The problem:
Can you carry on the write-up about Barney Fife's serious turn in "Andy on Trial," picking up right after its final sentence?

Passage shown:
------------------------------------------------------------

Barney Fife gets serious

by Richard Keller, posted Sep 3rd 2006 7:51PM

Don Knotts gets seriousWhen you hear the name of Barney Fife, deputy sheriff on the classic The Andy Griffith Show, what comes to mind? Well, he was smug and self-confident, over-analytical, overzealous, and a bit of a blowhard. But how about eloquent, intense and heartwarming? No, you say? Well, you'd be wrong, because there was one particular episode where he was just that, all in defense of his partner Sheriff Andy Taylor.

Jump ahead and I'll tell you all about it.

The episode was entitled "Andy on Trial" and it aired during the second season of The Andy Griffith Show. If you didn't see the opening credits you could swear that it was a legal drama of that era. The premise is this: a news mogul swears revenge on Sheriff Taylor after he is arrested. He sends one of his reporters to Mayberry to dig up dirt on Andy. Posing as a college student writing a paper on local law enforcement, the reporter interviews Deputy Fife to get some information. During the interview Barney, being himself, tries to impress the young lady by telling her that Andy is too kindhearted and lax to be a sheriff, and he would do things differently if he were in that position.

------------------------------------------------------------

Rows:
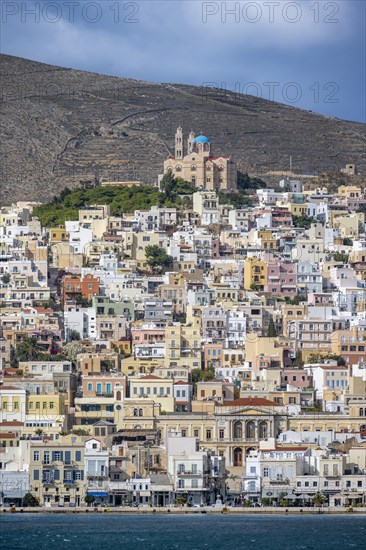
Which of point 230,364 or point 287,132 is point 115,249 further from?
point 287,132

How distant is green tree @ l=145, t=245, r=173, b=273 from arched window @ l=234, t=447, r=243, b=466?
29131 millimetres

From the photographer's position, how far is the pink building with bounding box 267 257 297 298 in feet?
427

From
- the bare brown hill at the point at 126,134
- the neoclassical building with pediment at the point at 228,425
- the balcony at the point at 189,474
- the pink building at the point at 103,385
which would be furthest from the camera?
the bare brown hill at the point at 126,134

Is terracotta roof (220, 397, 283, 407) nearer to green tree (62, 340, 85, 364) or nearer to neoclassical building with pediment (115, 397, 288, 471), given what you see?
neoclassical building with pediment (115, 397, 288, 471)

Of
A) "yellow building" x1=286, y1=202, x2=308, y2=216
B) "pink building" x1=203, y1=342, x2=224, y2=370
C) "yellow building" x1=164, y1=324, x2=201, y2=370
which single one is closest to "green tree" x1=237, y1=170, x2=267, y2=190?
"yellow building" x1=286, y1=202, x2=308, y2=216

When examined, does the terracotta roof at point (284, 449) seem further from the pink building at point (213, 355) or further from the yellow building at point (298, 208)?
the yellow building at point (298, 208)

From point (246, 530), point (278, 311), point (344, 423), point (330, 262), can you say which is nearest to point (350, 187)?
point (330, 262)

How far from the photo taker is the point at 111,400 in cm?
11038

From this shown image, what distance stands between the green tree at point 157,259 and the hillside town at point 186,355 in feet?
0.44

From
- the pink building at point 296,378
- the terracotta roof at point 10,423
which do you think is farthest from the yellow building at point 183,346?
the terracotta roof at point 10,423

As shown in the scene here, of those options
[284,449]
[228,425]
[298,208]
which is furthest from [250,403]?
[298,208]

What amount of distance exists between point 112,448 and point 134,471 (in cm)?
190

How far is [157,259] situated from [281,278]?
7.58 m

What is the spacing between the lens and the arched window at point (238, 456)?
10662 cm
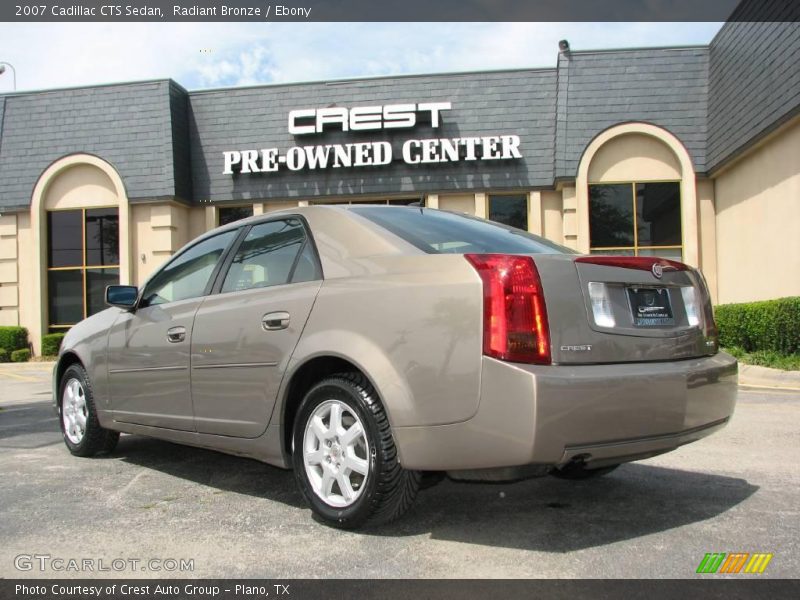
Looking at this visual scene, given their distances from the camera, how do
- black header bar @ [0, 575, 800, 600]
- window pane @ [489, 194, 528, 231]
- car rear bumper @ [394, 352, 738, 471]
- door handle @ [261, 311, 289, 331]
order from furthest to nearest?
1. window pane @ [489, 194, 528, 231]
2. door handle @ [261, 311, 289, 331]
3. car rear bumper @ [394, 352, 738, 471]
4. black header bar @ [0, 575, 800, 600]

------------------------------------------------------------

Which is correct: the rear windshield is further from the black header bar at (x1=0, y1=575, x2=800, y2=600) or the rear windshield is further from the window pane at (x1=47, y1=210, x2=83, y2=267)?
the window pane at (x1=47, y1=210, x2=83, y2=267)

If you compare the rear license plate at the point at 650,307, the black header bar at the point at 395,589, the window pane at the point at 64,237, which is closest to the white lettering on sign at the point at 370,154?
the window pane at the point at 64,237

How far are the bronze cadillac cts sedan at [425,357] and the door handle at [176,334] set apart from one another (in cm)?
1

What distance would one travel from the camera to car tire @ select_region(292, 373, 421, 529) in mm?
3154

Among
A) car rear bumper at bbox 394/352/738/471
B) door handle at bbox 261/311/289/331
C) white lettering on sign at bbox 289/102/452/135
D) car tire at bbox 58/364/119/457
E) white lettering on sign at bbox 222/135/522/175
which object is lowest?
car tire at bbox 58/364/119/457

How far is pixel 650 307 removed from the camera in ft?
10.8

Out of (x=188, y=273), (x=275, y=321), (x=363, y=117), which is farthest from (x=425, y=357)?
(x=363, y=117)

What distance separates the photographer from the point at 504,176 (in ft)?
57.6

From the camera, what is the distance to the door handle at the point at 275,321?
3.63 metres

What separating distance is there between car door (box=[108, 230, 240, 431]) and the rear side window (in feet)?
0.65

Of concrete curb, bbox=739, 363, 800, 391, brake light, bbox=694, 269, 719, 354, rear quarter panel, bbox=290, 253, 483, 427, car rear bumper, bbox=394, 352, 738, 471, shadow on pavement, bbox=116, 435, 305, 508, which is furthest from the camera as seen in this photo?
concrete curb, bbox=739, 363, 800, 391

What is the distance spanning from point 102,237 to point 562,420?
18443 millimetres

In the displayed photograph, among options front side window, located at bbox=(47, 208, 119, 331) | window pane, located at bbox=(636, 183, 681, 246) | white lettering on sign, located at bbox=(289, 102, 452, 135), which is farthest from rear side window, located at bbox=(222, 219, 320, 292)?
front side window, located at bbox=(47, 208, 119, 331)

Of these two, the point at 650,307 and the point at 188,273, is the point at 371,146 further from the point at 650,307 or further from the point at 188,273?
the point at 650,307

------------------------------------------------------------

Reply to the exercise:
When the mogul receives this information he files a lawsuit against Andy for malfeasance. His goal: to remove Andy from his position as Sheriff of Mayberry. This is where the show gets very serious. The prosecution grills Barney on his statements and actually gets him to admit that he said them. There's no bluster in Barney this time around, no self-confidence. This is a Barney who realizes that he may have finally gone too far.

It looks like Andy will be out of a job. Then, Barney asks to address the court. With a seriousness instilled by the circumstances, he begins a speech defending Andy's role as sheriff. In a nutshell, he says that Andy is the heart of Mayberry, and the town would not be the same without him. In the end, the charges against Andy are dropped and all returns to normal; including Barney's bluster.

This was one of the most dramatic episodes that I could remember from TAGS, and from Don Knotts as well. After seeing him in so many roles where he played the bumbling nobody, this really showed his true acting chops. If you ever happen to come upon this episode when it airs on TV Land again, make sure to tune in and watch . . . you'll be pleasantly surprised.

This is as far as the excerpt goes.